Au bar, Tumoana et Chris parlent pêche et harpons, bateaux transformés pour mettre le chasseur dans le trou de devant et le pilote au centre du bateau. Il est question de changer le harpon traditionnel contre une pointe qui permettent de tagger la dorade sans l’abîmer avec fil et petit drapeau sur flotteur pour bien valider la « prise », sans épuiser la ressource. Le nom complet d’Auguste, en Maori, c’est Teariki (comme son bateau) Tumoana. Teariki, le Roi, Tumoana, Lagon Bleu. Les deux ensemble, ça donne le Roi de la Mer. TEV dans le jdb. On ne pouvait pas lui trouver meilleur nom. Et Auguste en tragédie française, c’est la future clémence des harpons taggers ?
Au revoir à tout le monde à l’hôtel, ils étaient déjà devenus notre grande famille. A l’aéroport, Jeoffrey et Chris parlent chasse sous-marine. Profondeur, mérous, carangues rayées, bleues, jaunes, becs de canards… Jeoffrey préconise deux qui chassent au fusil et cinq qui surveillent. Tumoana, un qui chasse et deux qui surveillent. A 25%, près ils sont d’accord. Jeoffrey un peu plus prudent que Tumoana, il faut dire qu’il s’est déjà fait charger par des requins cinq fois. Il est jeune, il lui reste quelques rencontres d’avenir. Mais ici, tout le monde s’est frotté aux requins. Question de limite de territoire. Et personne n’est près à lâcher d’une nageoire de carangue.

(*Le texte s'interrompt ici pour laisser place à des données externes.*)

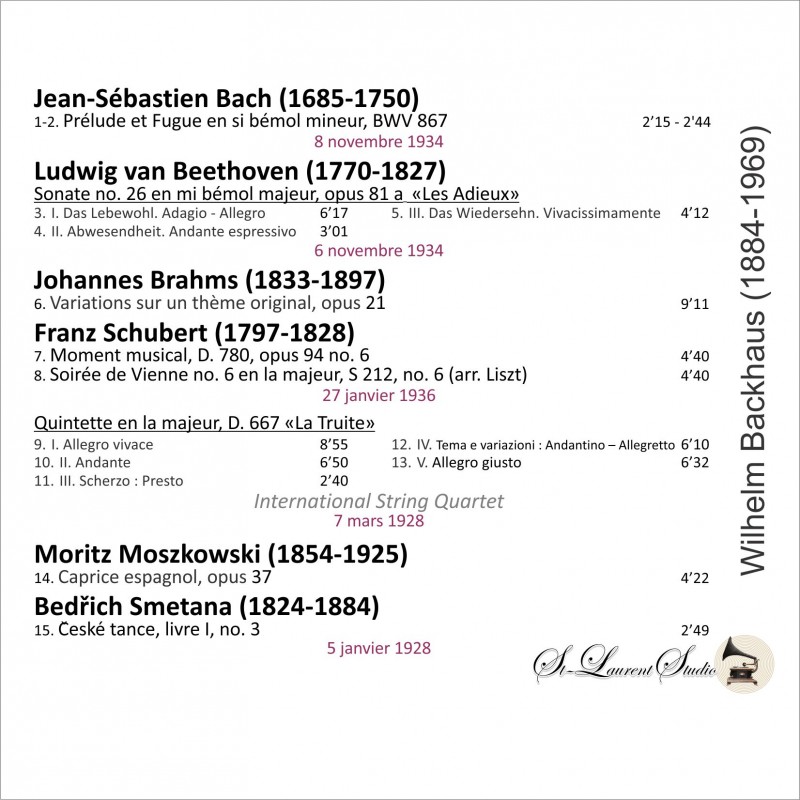 Jean-Sébastien Bach (1685-1750)
1-2. Prélude et Fugue en si bémol mineur, BWV 867 2'15 - 2'44
8 novembre 1934

Ludwig van Beethoven (1770-1827)
Sonate no. 26 en mi bémol majeur, opus 81 a «Les Adieux»
3. I. Das Lebewohl. Adagio - Allegro 6'17
4. II. Abwesendheit. Andante espressivo 3'01
5. III. Das Wiedersehn. Vivacissimamente 4'12
6 novembre 1934

Johannes Brahms (1833-1897)
6. Variations sur un thème original, opus 21 9'11

Franz Schubert (1797-1828)
7. Moment musical, D. 780, opus 94 no. 6 4'40
8. Soirée de Vienne no. 6 en la majeur, S 212, no. 6 (arr. Liszt) 4'40
27 janvier 1936

Quintette en la majeur, D. 667 «La Truite»
9. I. Allegro vivace 8'55
10. II. Andante 6'50
11. III. Scherzo : Presto 2'40
12. IV. Tema e variazioni : Andantino – Allegretto 6'10
13. V. Allegro giusto 6'32
International String Quartet
7 mars 1928

Moritz Moszkowski (1854-1925)
14. Caprice espagnol, opus 37 4'22

Bedřich Smetana (1824-1884)
15. České tance, livre I, no. 3 2'49
5 janvier 1928

Wilhelm Backhaus (1884-1969)

St-Laurent Studio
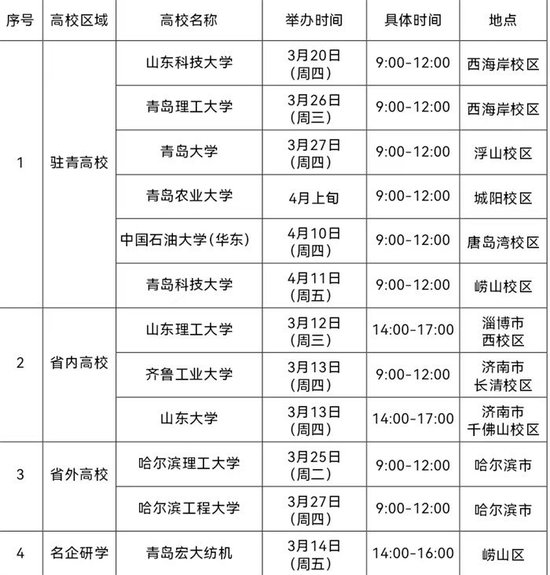 | 序号 | 高校区域 | 高校名称 | 举办时间 | 具体时间 | 地点 |
|---|---|---|---|---|---|
| 1 | 驻青高校 | 山东科技大学 | 3月20日(周四) | 9:00-12:00 | 西海岸校区 |
| | | 青岛理工大学 | 3月26日(周三) | 9:00-12:00 | 西海岸校区 |
| | | 青岛大学 | 3月27日(周四) | 9:00-12:00 | 浮山校区 |
| | | 青岛农业大学 | 4月上旬 | 9:00-12:00 | 城阳校区 |
| | | 中国石油大学(华东) | 4月10日(周四) | 9:00-12:00 | 唐岛湾校区 |
| | | 青岛科技大学 | 4月11日(周五) | 9:00-12:00 | 崂山校区 |
| 2 | 省内高校 | 山东理工大学 | 3月12日(周三) | 14:00-17:00 | 淄博市西校区 |
| | | 齐鲁工业大学 | 3月13日(周四) | 9:00-12:00 | 济南市长清校区 |
| | | 山东大学 | 3月13日(周四) | 14:00-17:00 | 济南市千佛山校区 |
| 3 | 省外高校 | 哈尔滨理工大学 | 3月25日(周二) | 9:00-12:00 | 哈尔滨市 |
| | | 哈尔滨工程大学 | 3月27日(周四) | 9:00-12:00 | 哈尔滨市 |
| 4 | 名企研学 | 青岛宏大纺机 | 3月14日(周五) | 14:00-16:00 | 崂山区 |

Cinq jours à Fakarava, nous avons déjà conscience que cela risque d’être le meilleur de notre séjour polynésien. Merci à Laurent qui nous a concocté un menu de roi, à des tarifs de roturiers. Nous reviendrons voir des Polynésiens libres. Vous aussi, venez . C’est le monde des réponses évidentes, d’ailleurs ici, il n’y a même pas de questions. Nous repartons déjà vers le Beachcomber de Tahiti attendre Annie et Lili qui arrivent demain matin. Deux femmes de plus, ça fera 6 à 2.
Le poisson du jour : six bonites dont une demie en sashimi et tartare.